- Born: December 16, 1983 (age 42)
- Education: Ohio State University (BA) Boston University (MA)
- Occupation: Journalist
- Years active: 2007–present
- Employer: CNN
- Awards: WHCA Award for Excellence in Presidential News Coverage Under Deadline Pressure

= Phil Mattingly =

American journalist (born 1983)

Phil Mattingly (born December 16, 1983) is an American journalist who is CNN's chief domestic correspondent. Mattingly is the former co-anchor of CNN's flagship morning program CNN This Morning with Poppy Harlow. He is the network's former Chief White House correspondent, who received the 2023 White House Correspondents' Association Award for Excellence in Presidential Coverage Under Deadline Pressure – Broadcast.

He also served as the network's senior White House correspondent and congressional correspondent. Previously, Mattingly worked at Bloomberg Television in Washington, D.C., where he served as that network's White House correspondent and a national political correspondent.

== Career ==
After graduating from Ohio State University (where he was on the baseball team) and then Boston University, Mattingly found work at The Lima News and then with Congressional Quarterly in 2007, as an economic and financial affairs reporter covering the banking committees and the financial crisis.

In 2010, Mattingly joined Bloomberg News where he served as a Finance and Economics Reporter and helped lead Bloomberg's coverage of the federal response to the financial crisis. In 2012, Mattingly was named as a Justice Department correspondent. In 2013, he was named as a White House correspondent covering the Obama administration. After a stint at the White House, Mattingly was named as Bloomberg's national political correspondent, covering the politics and policies behind the 2016 presidential campaigns.

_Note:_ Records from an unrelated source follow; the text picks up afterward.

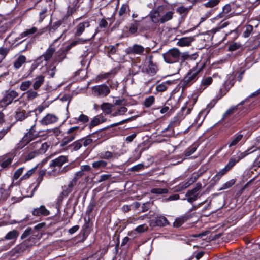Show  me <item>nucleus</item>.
Wrapping results in <instances>:
<instances>
[{"label": "nucleus", "instance_id": "obj_1", "mask_svg": "<svg viewBox=\"0 0 260 260\" xmlns=\"http://www.w3.org/2000/svg\"><path fill=\"white\" fill-rule=\"evenodd\" d=\"M41 227L40 224H38L34 229L28 228L25 230L21 235V239H23L27 237L28 238L18 246L19 250L23 251L35 243V237H37L38 235V234H36L37 230Z\"/></svg>", "mask_w": 260, "mask_h": 260}, {"label": "nucleus", "instance_id": "obj_2", "mask_svg": "<svg viewBox=\"0 0 260 260\" xmlns=\"http://www.w3.org/2000/svg\"><path fill=\"white\" fill-rule=\"evenodd\" d=\"M49 145L46 142L42 143L36 141L32 143L30 145V151L25 155V159L30 160L40 154L45 153L48 150Z\"/></svg>", "mask_w": 260, "mask_h": 260}, {"label": "nucleus", "instance_id": "obj_3", "mask_svg": "<svg viewBox=\"0 0 260 260\" xmlns=\"http://www.w3.org/2000/svg\"><path fill=\"white\" fill-rule=\"evenodd\" d=\"M38 95V94L36 91L32 89L29 90L24 92L19 99L14 100V104L16 105L19 104L20 108L25 107L29 102L36 98Z\"/></svg>", "mask_w": 260, "mask_h": 260}, {"label": "nucleus", "instance_id": "obj_4", "mask_svg": "<svg viewBox=\"0 0 260 260\" xmlns=\"http://www.w3.org/2000/svg\"><path fill=\"white\" fill-rule=\"evenodd\" d=\"M256 150V148L255 146H252L244 152H239L237 154V156L231 157L227 165L224 167L228 171H229L236 163L239 162L241 159L244 158L247 155L254 152Z\"/></svg>", "mask_w": 260, "mask_h": 260}, {"label": "nucleus", "instance_id": "obj_5", "mask_svg": "<svg viewBox=\"0 0 260 260\" xmlns=\"http://www.w3.org/2000/svg\"><path fill=\"white\" fill-rule=\"evenodd\" d=\"M203 65L197 64L192 68L183 79V83L186 86L192 84L197 79L198 74L203 70Z\"/></svg>", "mask_w": 260, "mask_h": 260}, {"label": "nucleus", "instance_id": "obj_6", "mask_svg": "<svg viewBox=\"0 0 260 260\" xmlns=\"http://www.w3.org/2000/svg\"><path fill=\"white\" fill-rule=\"evenodd\" d=\"M181 52L179 50L176 48H173L164 53L162 56L166 63H173L178 61Z\"/></svg>", "mask_w": 260, "mask_h": 260}, {"label": "nucleus", "instance_id": "obj_7", "mask_svg": "<svg viewBox=\"0 0 260 260\" xmlns=\"http://www.w3.org/2000/svg\"><path fill=\"white\" fill-rule=\"evenodd\" d=\"M79 133V128L78 126H74L69 129L67 132V135L63 138L60 143V147H64L69 143L74 140Z\"/></svg>", "mask_w": 260, "mask_h": 260}, {"label": "nucleus", "instance_id": "obj_8", "mask_svg": "<svg viewBox=\"0 0 260 260\" xmlns=\"http://www.w3.org/2000/svg\"><path fill=\"white\" fill-rule=\"evenodd\" d=\"M92 92L95 96L104 98L110 93V89L108 86L103 84L92 87Z\"/></svg>", "mask_w": 260, "mask_h": 260}, {"label": "nucleus", "instance_id": "obj_9", "mask_svg": "<svg viewBox=\"0 0 260 260\" xmlns=\"http://www.w3.org/2000/svg\"><path fill=\"white\" fill-rule=\"evenodd\" d=\"M18 93L15 90H10L7 92L4 98L0 101V108H5L12 102L14 103V99L18 96Z\"/></svg>", "mask_w": 260, "mask_h": 260}, {"label": "nucleus", "instance_id": "obj_10", "mask_svg": "<svg viewBox=\"0 0 260 260\" xmlns=\"http://www.w3.org/2000/svg\"><path fill=\"white\" fill-rule=\"evenodd\" d=\"M46 31V28L38 29L36 27H32L30 28L26 29L24 31L20 34L21 38L34 35L33 38L36 39L38 38L40 36L42 35Z\"/></svg>", "mask_w": 260, "mask_h": 260}, {"label": "nucleus", "instance_id": "obj_11", "mask_svg": "<svg viewBox=\"0 0 260 260\" xmlns=\"http://www.w3.org/2000/svg\"><path fill=\"white\" fill-rule=\"evenodd\" d=\"M90 21L88 20L79 22L75 27V36L76 37L81 36L85 31V29L90 27Z\"/></svg>", "mask_w": 260, "mask_h": 260}, {"label": "nucleus", "instance_id": "obj_12", "mask_svg": "<svg viewBox=\"0 0 260 260\" xmlns=\"http://www.w3.org/2000/svg\"><path fill=\"white\" fill-rule=\"evenodd\" d=\"M202 184L200 183L196 184V187L192 190L188 191L186 193L187 201L189 203H192L195 201L199 197L198 191L201 189Z\"/></svg>", "mask_w": 260, "mask_h": 260}, {"label": "nucleus", "instance_id": "obj_13", "mask_svg": "<svg viewBox=\"0 0 260 260\" xmlns=\"http://www.w3.org/2000/svg\"><path fill=\"white\" fill-rule=\"evenodd\" d=\"M55 51V49L53 45H50L46 51V52L42 56L37 58L36 60V63L38 64H39L41 62H42L43 59H44L45 61L50 60L54 54Z\"/></svg>", "mask_w": 260, "mask_h": 260}, {"label": "nucleus", "instance_id": "obj_14", "mask_svg": "<svg viewBox=\"0 0 260 260\" xmlns=\"http://www.w3.org/2000/svg\"><path fill=\"white\" fill-rule=\"evenodd\" d=\"M36 119H35L34 123L31 126V128L29 129V131L27 133L22 139L21 142L23 143L24 145H26L30 141L37 138V134L35 133V131L33 129L34 127L36 125Z\"/></svg>", "mask_w": 260, "mask_h": 260}, {"label": "nucleus", "instance_id": "obj_15", "mask_svg": "<svg viewBox=\"0 0 260 260\" xmlns=\"http://www.w3.org/2000/svg\"><path fill=\"white\" fill-rule=\"evenodd\" d=\"M58 120V117L53 114H47L41 120L42 125H47L56 122Z\"/></svg>", "mask_w": 260, "mask_h": 260}, {"label": "nucleus", "instance_id": "obj_16", "mask_svg": "<svg viewBox=\"0 0 260 260\" xmlns=\"http://www.w3.org/2000/svg\"><path fill=\"white\" fill-rule=\"evenodd\" d=\"M145 51V48L141 45L134 44L127 49V52L131 54L142 55Z\"/></svg>", "mask_w": 260, "mask_h": 260}, {"label": "nucleus", "instance_id": "obj_17", "mask_svg": "<svg viewBox=\"0 0 260 260\" xmlns=\"http://www.w3.org/2000/svg\"><path fill=\"white\" fill-rule=\"evenodd\" d=\"M161 9L162 8L159 7L157 9L151 12L150 16L153 22L155 23H161Z\"/></svg>", "mask_w": 260, "mask_h": 260}, {"label": "nucleus", "instance_id": "obj_18", "mask_svg": "<svg viewBox=\"0 0 260 260\" xmlns=\"http://www.w3.org/2000/svg\"><path fill=\"white\" fill-rule=\"evenodd\" d=\"M194 40V37H182L178 40L177 45L180 47L189 46Z\"/></svg>", "mask_w": 260, "mask_h": 260}, {"label": "nucleus", "instance_id": "obj_19", "mask_svg": "<svg viewBox=\"0 0 260 260\" xmlns=\"http://www.w3.org/2000/svg\"><path fill=\"white\" fill-rule=\"evenodd\" d=\"M200 175L197 173H194L192 174L191 177L189 178L188 180L183 184L180 185V188L181 190L184 189L189 186L193 182H194L197 179L199 178Z\"/></svg>", "mask_w": 260, "mask_h": 260}, {"label": "nucleus", "instance_id": "obj_20", "mask_svg": "<svg viewBox=\"0 0 260 260\" xmlns=\"http://www.w3.org/2000/svg\"><path fill=\"white\" fill-rule=\"evenodd\" d=\"M200 175L197 173H194L192 174L191 177L189 178L188 180L183 184L180 185V188L181 190L184 189L189 186L193 182H194L197 179L199 178Z\"/></svg>", "mask_w": 260, "mask_h": 260}, {"label": "nucleus", "instance_id": "obj_21", "mask_svg": "<svg viewBox=\"0 0 260 260\" xmlns=\"http://www.w3.org/2000/svg\"><path fill=\"white\" fill-rule=\"evenodd\" d=\"M34 216H47L49 214V211L44 206H41L39 208L35 209L32 211Z\"/></svg>", "mask_w": 260, "mask_h": 260}, {"label": "nucleus", "instance_id": "obj_22", "mask_svg": "<svg viewBox=\"0 0 260 260\" xmlns=\"http://www.w3.org/2000/svg\"><path fill=\"white\" fill-rule=\"evenodd\" d=\"M107 165L108 162L103 160V159L93 161L92 163V167L96 170L101 169H105L107 168Z\"/></svg>", "mask_w": 260, "mask_h": 260}, {"label": "nucleus", "instance_id": "obj_23", "mask_svg": "<svg viewBox=\"0 0 260 260\" xmlns=\"http://www.w3.org/2000/svg\"><path fill=\"white\" fill-rule=\"evenodd\" d=\"M173 14L174 12L173 11H168L165 13L161 12V23H164L170 20L173 18Z\"/></svg>", "mask_w": 260, "mask_h": 260}, {"label": "nucleus", "instance_id": "obj_24", "mask_svg": "<svg viewBox=\"0 0 260 260\" xmlns=\"http://www.w3.org/2000/svg\"><path fill=\"white\" fill-rule=\"evenodd\" d=\"M183 118L184 116L183 114L182 113H178L170 122L169 126L174 127L178 125Z\"/></svg>", "mask_w": 260, "mask_h": 260}, {"label": "nucleus", "instance_id": "obj_25", "mask_svg": "<svg viewBox=\"0 0 260 260\" xmlns=\"http://www.w3.org/2000/svg\"><path fill=\"white\" fill-rule=\"evenodd\" d=\"M82 142H83V141L80 139L78 140L77 141H76L74 142H73L72 144L68 146V147L66 148V150L71 149L72 150L77 151L79 149H80L81 147H82Z\"/></svg>", "mask_w": 260, "mask_h": 260}, {"label": "nucleus", "instance_id": "obj_26", "mask_svg": "<svg viewBox=\"0 0 260 260\" xmlns=\"http://www.w3.org/2000/svg\"><path fill=\"white\" fill-rule=\"evenodd\" d=\"M67 160L65 156H60L52 161V165L54 166H62Z\"/></svg>", "mask_w": 260, "mask_h": 260}, {"label": "nucleus", "instance_id": "obj_27", "mask_svg": "<svg viewBox=\"0 0 260 260\" xmlns=\"http://www.w3.org/2000/svg\"><path fill=\"white\" fill-rule=\"evenodd\" d=\"M213 81V79L211 77H208L203 79L201 81L200 90L203 91L210 85Z\"/></svg>", "mask_w": 260, "mask_h": 260}, {"label": "nucleus", "instance_id": "obj_28", "mask_svg": "<svg viewBox=\"0 0 260 260\" xmlns=\"http://www.w3.org/2000/svg\"><path fill=\"white\" fill-rule=\"evenodd\" d=\"M44 82V77L40 75L35 79V82L33 84V88L34 90H38Z\"/></svg>", "mask_w": 260, "mask_h": 260}, {"label": "nucleus", "instance_id": "obj_29", "mask_svg": "<svg viewBox=\"0 0 260 260\" xmlns=\"http://www.w3.org/2000/svg\"><path fill=\"white\" fill-rule=\"evenodd\" d=\"M189 218L188 215H184L177 218L173 223V225L175 227H179L182 225L185 221H187Z\"/></svg>", "mask_w": 260, "mask_h": 260}, {"label": "nucleus", "instance_id": "obj_30", "mask_svg": "<svg viewBox=\"0 0 260 260\" xmlns=\"http://www.w3.org/2000/svg\"><path fill=\"white\" fill-rule=\"evenodd\" d=\"M229 24V23L227 22H221L220 24H219L216 27L208 31V35L214 34L217 32L219 31L220 29L224 28L226 27Z\"/></svg>", "mask_w": 260, "mask_h": 260}, {"label": "nucleus", "instance_id": "obj_31", "mask_svg": "<svg viewBox=\"0 0 260 260\" xmlns=\"http://www.w3.org/2000/svg\"><path fill=\"white\" fill-rule=\"evenodd\" d=\"M243 136L240 134H237L234 135L231 139V142L229 143V147L236 145L243 138Z\"/></svg>", "mask_w": 260, "mask_h": 260}, {"label": "nucleus", "instance_id": "obj_32", "mask_svg": "<svg viewBox=\"0 0 260 260\" xmlns=\"http://www.w3.org/2000/svg\"><path fill=\"white\" fill-rule=\"evenodd\" d=\"M140 21L133 20V22L129 24V32L131 34L137 33L138 26L139 25Z\"/></svg>", "mask_w": 260, "mask_h": 260}, {"label": "nucleus", "instance_id": "obj_33", "mask_svg": "<svg viewBox=\"0 0 260 260\" xmlns=\"http://www.w3.org/2000/svg\"><path fill=\"white\" fill-rule=\"evenodd\" d=\"M86 42V40L82 38H79L77 40L72 41L68 45L66 46V51L69 50L71 48L78 45L84 44Z\"/></svg>", "mask_w": 260, "mask_h": 260}, {"label": "nucleus", "instance_id": "obj_34", "mask_svg": "<svg viewBox=\"0 0 260 260\" xmlns=\"http://www.w3.org/2000/svg\"><path fill=\"white\" fill-rule=\"evenodd\" d=\"M116 154L112 152L106 151L101 153L99 154V157L101 159H105L107 160H111L115 157Z\"/></svg>", "mask_w": 260, "mask_h": 260}, {"label": "nucleus", "instance_id": "obj_35", "mask_svg": "<svg viewBox=\"0 0 260 260\" xmlns=\"http://www.w3.org/2000/svg\"><path fill=\"white\" fill-rule=\"evenodd\" d=\"M243 102L240 103L239 105L232 106L231 108H230L229 109H228L225 113L223 115V118H225L226 117H228L229 116H231L233 114L236 113L238 110V107L241 104H242Z\"/></svg>", "mask_w": 260, "mask_h": 260}, {"label": "nucleus", "instance_id": "obj_36", "mask_svg": "<svg viewBox=\"0 0 260 260\" xmlns=\"http://www.w3.org/2000/svg\"><path fill=\"white\" fill-rule=\"evenodd\" d=\"M113 105L109 103H104L101 105V108L104 113L106 114H110Z\"/></svg>", "mask_w": 260, "mask_h": 260}, {"label": "nucleus", "instance_id": "obj_37", "mask_svg": "<svg viewBox=\"0 0 260 260\" xmlns=\"http://www.w3.org/2000/svg\"><path fill=\"white\" fill-rule=\"evenodd\" d=\"M26 57L23 55L19 56L14 62V67L18 69L25 62Z\"/></svg>", "mask_w": 260, "mask_h": 260}, {"label": "nucleus", "instance_id": "obj_38", "mask_svg": "<svg viewBox=\"0 0 260 260\" xmlns=\"http://www.w3.org/2000/svg\"><path fill=\"white\" fill-rule=\"evenodd\" d=\"M19 235V233L17 230H13L8 232L5 236V240L16 239Z\"/></svg>", "mask_w": 260, "mask_h": 260}, {"label": "nucleus", "instance_id": "obj_39", "mask_svg": "<svg viewBox=\"0 0 260 260\" xmlns=\"http://www.w3.org/2000/svg\"><path fill=\"white\" fill-rule=\"evenodd\" d=\"M156 224L160 226H164L169 224V222L165 216H158L155 220Z\"/></svg>", "mask_w": 260, "mask_h": 260}, {"label": "nucleus", "instance_id": "obj_40", "mask_svg": "<svg viewBox=\"0 0 260 260\" xmlns=\"http://www.w3.org/2000/svg\"><path fill=\"white\" fill-rule=\"evenodd\" d=\"M234 78L232 75H229L228 76L227 80L225 81L224 84L226 90H228L234 84Z\"/></svg>", "mask_w": 260, "mask_h": 260}, {"label": "nucleus", "instance_id": "obj_41", "mask_svg": "<svg viewBox=\"0 0 260 260\" xmlns=\"http://www.w3.org/2000/svg\"><path fill=\"white\" fill-rule=\"evenodd\" d=\"M229 171L227 169L224 167L222 169L220 170L213 177V179L215 181H218L225 174H226Z\"/></svg>", "mask_w": 260, "mask_h": 260}, {"label": "nucleus", "instance_id": "obj_42", "mask_svg": "<svg viewBox=\"0 0 260 260\" xmlns=\"http://www.w3.org/2000/svg\"><path fill=\"white\" fill-rule=\"evenodd\" d=\"M62 23L61 20H58L51 23L48 28L49 32H52L56 30Z\"/></svg>", "mask_w": 260, "mask_h": 260}, {"label": "nucleus", "instance_id": "obj_43", "mask_svg": "<svg viewBox=\"0 0 260 260\" xmlns=\"http://www.w3.org/2000/svg\"><path fill=\"white\" fill-rule=\"evenodd\" d=\"M150 191L152 193L160 195L167 193L168 190L167 188H153L151 189Z\"/></svg>", "mask_w": 260, "mask_h": 260}, {"label": "nucleus", "instance_id": "obj_44", "mask_svg": "<svg viewBox=\"0 0 260 260\" xmlns=\"http://www.w3.org/2000/svg\"><path fill=\"white\" fill-rule=\"evenodd\" d=\"M26 117L25 111L24 110L18 109L16 112V118L18 120L22 121Z\"/></svg>", "mask_w": 260, "mask_h": 260}, {"label": "nucleus", "instance_id": "obj_45", "mask_svg": "<svg viewBox=\"0 0 260 260\" xmlns=\"http://www.w3.org/2000/svg\"><path fill=\"white\" fill-rule=\"evenodd\" d=\"M104 121V117L103 116L101 115H98L96 117H95L93 119L91 122V125L92 126H95L98 125L99 124H100L101 122H103Z\"/></svg>", "mask_w": 260, "mask_h": 260}, {"label": "nucleus", "instance_id": "obj_46", "mask_svg": "<svg viewBox=\"0 0 260 260\" xmlns=\"http://www.w3.org/2000/svg\"><path fill=\"white\" fill-rule=\"evenodd\" d=\"M12 159L8 156H4L2 158V161L1 162V166L2 168H5L7 167L11 162Z\"/></svg>", "mask_w": 260, "mask_h": 260}, {"label": "nucleus", "instance_id": "obj_47", "mask_svg": "<svg viewBox=\"0 0 260 260\" xmlns=\"http://www.w3.org/2000/svg\"><path fill=\"white\" fill-rule=\"evenodd\" d=\"M157 70L156 66L152 63L150 59L148 68L147 69V72L148 73L153 75L156 73Z\"/></svg>", "mask_w": 260, "mask_h": 260}, {"label": "nucleus", "instance_id": "obj_48", "mask_svg": "<svg viewBox=\"0 0 260 260\" xmlns=\"http://www.w3.org/2000/svg\"><path fill=\"white\" fill-rule=\"evenodd\" d=\"M169 83L168 82H163L158 84L156 87V90L158 92H163L165 91L168 87Z\"/></svg>", "mask_w": 260, "mask_h": 260}, {"label": "nucleus", "instance_id": "obj_49", "mask_svg": "<svg viewBox=\"0 0 260 260\" xmlns=\"http://www.w3.org/2000/svg\"><path fill=\"white\" fill-rule=\"evenodd\" d=\"M32 83L30 81H25L22 82L20 86V89L22 91H26L31 86Z\"/></svg>", "mask_w": 260, "mask_h": 260}, {"label": "nucleus", "instance_id": "obj_50", "mask_svg": "<svg viewBox=\"0 0 260 260\" xmlns=\"http://www.w3.org/2000/svg\"><path fill=\"white\" fill-rule=\"evenodd\" d=\"M56 67L53 64L47 67L46 73L50 76L53 77L55 74Z\"/></svg>", "mask_w": 260, "mask_h": 260}, {"label": "nucleus", "instance_id": "obj_51", "mask_svg": "<svg viewBox=\"0 0 260 260\" xmlns=\"http://www.w3.org/2000/svg\"><path fill=\"white\" fill-rule=\"evenodd\" d=\"M155 98L153 96H150L144 101V105L146 107H150L154 102Z\"/></svg>", "mask_w": 260, "mask_h": 260}, {"label": "nucleus", "instance_id": "obj_52", "mask_svg": "<svg viewBox=\"0 0 260 260\" xmlns=\"http://www.w3.org/2000/svg\"><path fill=\"white\" fill-rule=\"evenodd\" d=\"M129 11V9L128 5L126 3L123 4L121 6V7L119 11V14L120 16H122V15L126 14Z\"/></svg>", "mask_w": 260, "mask_h": 260}, {"label": "nucleus", "instance_id": "obj_53", "mask_svg": "<svg viewBox=\"0 0 260 260\" xmlns=\"http://www.w3.org/2000/svg\"><path fill=\"white\" fill-rule=\"evenodd\" d=\"M55 61L60 62L61 61L66 57V54L64 51H62L61 52H57L55 54Z\"/></svg>", "mask_w": 260, "mask_h": 260}, {"label": "nucleus", "instance_id": "obj_54", "mask_svg": "<svg viewBox=\"0 0 260 260\" xmlns=\"http://www.w3.org/2000/svg\"><path fill=\"white\" fill-rule=\"evenodd\" d=\"M253 30V26L251 25H247L245 26V30L243 32V37L245 38L248 37Z\"/></svg>", "mask_w": 260, "mask_h": 260}, {"label": "nucleus", "instance_id": "obj_55", "mask_svg": "<svg viewBox=\"0 0 260 260\" xmlns=\"http://www.w3.org/2000/svg\"><path fill=\"white\" fill-rule=\"evenodd\" d=\"M235 182H236V181L234 179L230 180V181L224 183L222 185V186L220 188V189H219V190H224V189L229 188L230 187H231L232 186H233L235 183Z\"/></svg>", "mask_w": 260, "mask_h": 260}, {"label": "nucleus", "instance_id": "obj_56", "mask_svg": "<svg viewBox=\"0 0 260 260\" xmlns=\"http://www.w3.org/2000/svg\"><path fill=\"white\" fill-rule=\"evenodd\" d=\"M9 196L8 191L3 187L0 188V200H5Z\"/></svg>", "mask_w": 260, "mask_h": 260}, {"label": "nucleus", "instance_id": "obj_57", "mask_svg": "<svg viewBox=\"0 0 260 260\" xmlns=\"http://www.w3.org/2000/svg\"><path fill=\"white\" fill-rule=\"evenodd\" d=\"M192 6L189 7H185L184 6H181L177 8V11L181 14H186L188 13V11L191 8Z\"/></svg>", "mask_w": 260, "mask_h": 260}, {"label": "nucleus", "instance_id": "obj_58", "mask_svg": "<svg viewBox=\"0 0 260 260\" xmlns=\"http://www.w3.org/2000/svg\"><path fill=\"white\" fill-rule=\"evenodd\" d=\"M197 147L195 146H191L189 147L184 152V154L186 157L189 156L193 154L196 150Z\"/></svg>", "mask_w": 260, "mask_h": 260}, {"label": "nucleus", "instance_id": "obj_59", "mask_svg": "<svg viewBox=\"0 0 260 260\" xmlns=\"http://www.w3.org/2000/svg\"><path fill=\"white\" fill-rule=\"evenodd\" d=\"M148 229V226L145 224H142L136 228L135 231L139 233L146 231Z\"/></svg>", "mask_w": 260, "mask_h": 260}, {"label": "nucleus", "instance_id": "obj_60", "mask_svg": "<svg viewBox=\"0 0 260 260\" xmlns=\"http://www.w3.org/2000/svg\"><path fill=\"white\" fill-rule=\"evenodd\" d=\"M231 10V6L230 5H225L222 9V12L220 14L221 15V17H224L226 14L229 13V12H230Z\"/></svg>", "mask_w": 260, "mask_h": 260}, {"label": "nucleus", "instance_id": "obj_61", "mask_svg": "<svg viewBox=\"0 0 260 260\" xmlns=\"http://www.w3.org/2000/svg\"><path fill=\"white\" fill-rule=\"evenodd\" d=\"M219 2V0H210L205 4L206 7L212 8L216 6Z\"/></svg>", "mask_w": 260, "mask_h": 260}, {"label": "nucleus", "instance_id": "obj_62", "mask_svg": "<svg viewBox=\"0 0 260 260\" xmlns=\"http://www.w3.org/2000/svg\"><path fill=\"white\" fill-rule=\"evenodd\" d=\"M112 74V72H109L104 73H101L99 74L97 77V79L100 81L102 79L108 78Z\"/></svg>", "mask_w": 260, "mask_h": 260}, {"label": "nucleus", "instance_id": "obj_63", "mask_svg": "<svg viewBox=\"0 0 260 260\" xmlns=\"http://www.w3.org/2000/svg\"><path fill=\"white\" fill-rule=\"evenodd\" d=\"M106 51L109 55L114 54L116 52V47L114 46H109L106 47Z\"/></svg>", "mask_w": 260, "mask_h": 260}, {"label": "nucleus", "instance_id": "obj_64", "mask_svg": "<svg viewBox=\"0 0 260 260\" xmlns=\"http://www.w3.org/2000/svg\"><path fill=\"white\" fill-rule=\"evenodd\" d=\"M241 47V44L238 43H233L229 46V50L230 51H235L239 49Z\"/></svg>", "mask_w": 260, "mask_h": 260}]
</instances>
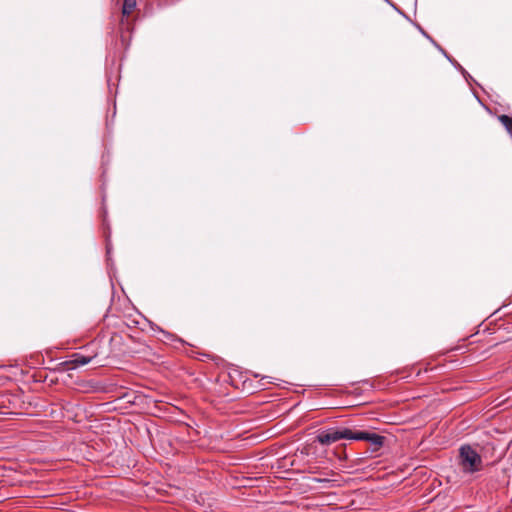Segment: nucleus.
<instances>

In December 2015, Mattingly was hired by CNN as a New York City-based correspondent. He spent 2016 on the campaign trail covering Republican presidential candidates Chris Christie, John Kasich and Donald Trump. His work included a series of investigative pieces into Trump's business history, finances and taxes.

Later he was assigned to Capitol Hill as a congressional correspondent. In that role, Mattingly was one of the lead reporters contributing to CNN's extensive coverage of the Republican attempts to repeal and replace Obamacare, the Capitol Hill spending and shutdown battles, as well as each step of the process to overhaul the U.S. tax system. As part of that effort, he secured an exclusive interview with house Speaker Paul Ryan on the details of the GOP tax bill on the day it was first released.

Mattingly was the CNN correspondent who worked on the Multi-Touch Collaboration Wall, nicknamed the "Magic Wall" in the overnight hours of the televised live coverage of the 2020 United States presidential election. He was subsequently promoted to Senior White House correspondent for the incoming Biden administration on January 11, 2021. He succeeded Kaitlan Collins as CNN's Chief White House correspondent in November 2022 when Collins moved to CNN This Morning and succeeded Collins again as a co-anchor of This Morning in August 2023.

CNN This Morning was cancelled in February 2024; CNN CEO Mark Thompson stated that Mattingly would retain a New York-based position.

On February 28, 2024, CNN named Mattingly as the network's new chief domestic correspondent. He was once again assigned to cover Donald Trump's presidential campaign, and also covered special political events such as the 2024 nominating conventions.

== Personal life ==
Mattingly and his wife, Chelsea, married in December 2010. They have four children.